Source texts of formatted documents

*****

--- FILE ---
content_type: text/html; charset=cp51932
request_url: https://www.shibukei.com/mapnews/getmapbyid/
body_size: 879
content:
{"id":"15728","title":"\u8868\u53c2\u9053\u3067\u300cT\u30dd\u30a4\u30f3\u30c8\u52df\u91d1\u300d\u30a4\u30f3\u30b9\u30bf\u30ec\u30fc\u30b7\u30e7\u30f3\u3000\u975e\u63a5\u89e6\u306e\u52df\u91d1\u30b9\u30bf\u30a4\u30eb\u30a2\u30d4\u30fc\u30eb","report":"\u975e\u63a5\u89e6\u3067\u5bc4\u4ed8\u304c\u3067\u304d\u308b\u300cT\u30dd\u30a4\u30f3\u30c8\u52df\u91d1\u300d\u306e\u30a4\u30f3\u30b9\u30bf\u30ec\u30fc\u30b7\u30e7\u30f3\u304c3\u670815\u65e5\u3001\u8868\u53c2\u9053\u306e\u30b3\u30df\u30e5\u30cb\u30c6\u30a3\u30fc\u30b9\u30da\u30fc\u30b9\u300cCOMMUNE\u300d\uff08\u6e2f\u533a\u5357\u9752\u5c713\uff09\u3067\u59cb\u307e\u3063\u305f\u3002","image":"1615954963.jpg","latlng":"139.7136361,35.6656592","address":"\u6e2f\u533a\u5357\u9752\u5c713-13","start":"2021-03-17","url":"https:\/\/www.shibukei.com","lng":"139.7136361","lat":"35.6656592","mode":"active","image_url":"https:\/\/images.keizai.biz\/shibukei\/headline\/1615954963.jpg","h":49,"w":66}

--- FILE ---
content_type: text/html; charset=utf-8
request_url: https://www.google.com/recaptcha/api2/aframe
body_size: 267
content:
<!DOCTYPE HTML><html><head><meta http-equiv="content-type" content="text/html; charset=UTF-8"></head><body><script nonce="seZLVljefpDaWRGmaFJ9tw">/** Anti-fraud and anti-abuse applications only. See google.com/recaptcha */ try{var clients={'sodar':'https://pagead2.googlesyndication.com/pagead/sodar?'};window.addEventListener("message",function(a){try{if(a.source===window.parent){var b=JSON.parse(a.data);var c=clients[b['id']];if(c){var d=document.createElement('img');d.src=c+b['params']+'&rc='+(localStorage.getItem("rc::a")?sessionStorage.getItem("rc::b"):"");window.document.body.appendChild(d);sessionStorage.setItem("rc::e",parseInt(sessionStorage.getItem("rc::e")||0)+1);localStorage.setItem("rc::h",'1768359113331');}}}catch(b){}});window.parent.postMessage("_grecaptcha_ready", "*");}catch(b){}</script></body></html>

*****

Write out the data above once more, exactly as it reads.

## [Written answer]
--- FILE ---
content_type: text/html; charset=cp51932
request_url: https://www.shibukei.com/mapnews/getmapbyid/
body_size: 879
content:
{"id":"15728","title":"\u8868\u53c2\u9053\u3067\u300cT\u30dd\u30a4\u30f3\u30c8\u52df\u91d1\u300d\u30a4\u30f3\u30b9\u30bf\u30ec\u30fc\u30b7\u30e7\u30f3\u3000\u975e\u63a5\u89e6\u306e\u52df\u91d1\u30b9\u30bf\u30a4\u30eb\u30a2\u30d4\u30fc\u30eb","report":"\u975e\u63a5\u89e6\u3067\u5bc4\u4ed8\u304c\u3067\u304d\u308b\u300cT\u30dd\u30a4\u30f3\u30c8\u52df\u91d1\u300d\u306e\u30a4\u30f3\u30b9\u30bf\u30ec\u30fc\u30b7\u30e7\u30f3\u304c3\u670815\u65e5\u3001\u8868\u53c2\u9053\u306e\u30b3\u30df\u30e5\u30cb\u30c6\u30a3\u30fc\u30b9\u30da\u30fc\u30b9\u300cCOMMUNE\u300d\uff08\u6e2f\u533a\u5357\u9752\u5c713\uff09\u3067\u59cb\u307e\u3063\u305f\u3002","image":"1615954963.jpg","latlng":"139.7136361,35.6656592","address":"\u6e2f\u533a\u5357\u9752\u5c713-13","start":"2021-03-17","url":"https:\/\/www.shibukei.com","lng":"139.7136361","lat":"35.6656592","mode":"active","image_url":"https:\/\/images.keizai.biz\/shibukei\/headline\/1615954963.jpg","h":49,"w":66}

--- FILE ---
content_type: text/html; charset=utf-8
request_url: https://www.google.com/recaptcha/api2/aframe
body_size: 267
content:
<!DOCTYPE HTML><html><head><meta http-equiv="content-type" content="text/html; charset=UTF-8"></head><body><script nonce="seZLVljefpDaWRGmaFJ9tw">/** Anti-fraud and anti-abuse applications only. See google.com/recaptcha */ try{var clients={'sodar':'https://pagead2.googlesyndication.com/pagead/sodar?'};window.addEventListener("message",function(a){try{if(a.source===window.parent){var b=JSON.parse(a.data);var c=clients[b['id']];if(c){var d=document.createElement('img');d.src=c+b['params']+'&rc='+(localStorage.getItem("rc::a")?sessionStorage.getItem("rc::b"):"");window.document.body.appendChild(d);sessionStorage.setItem("rc::e",parseInt(sessionStorage.getItem("rc::e")||0)+1);localStorage.setItem("rc::h",'1768359113331');}}}catch(b){}});window.parent.postMessage("_grecaptcha_ready", "*");}catch(b){}</script></body></html>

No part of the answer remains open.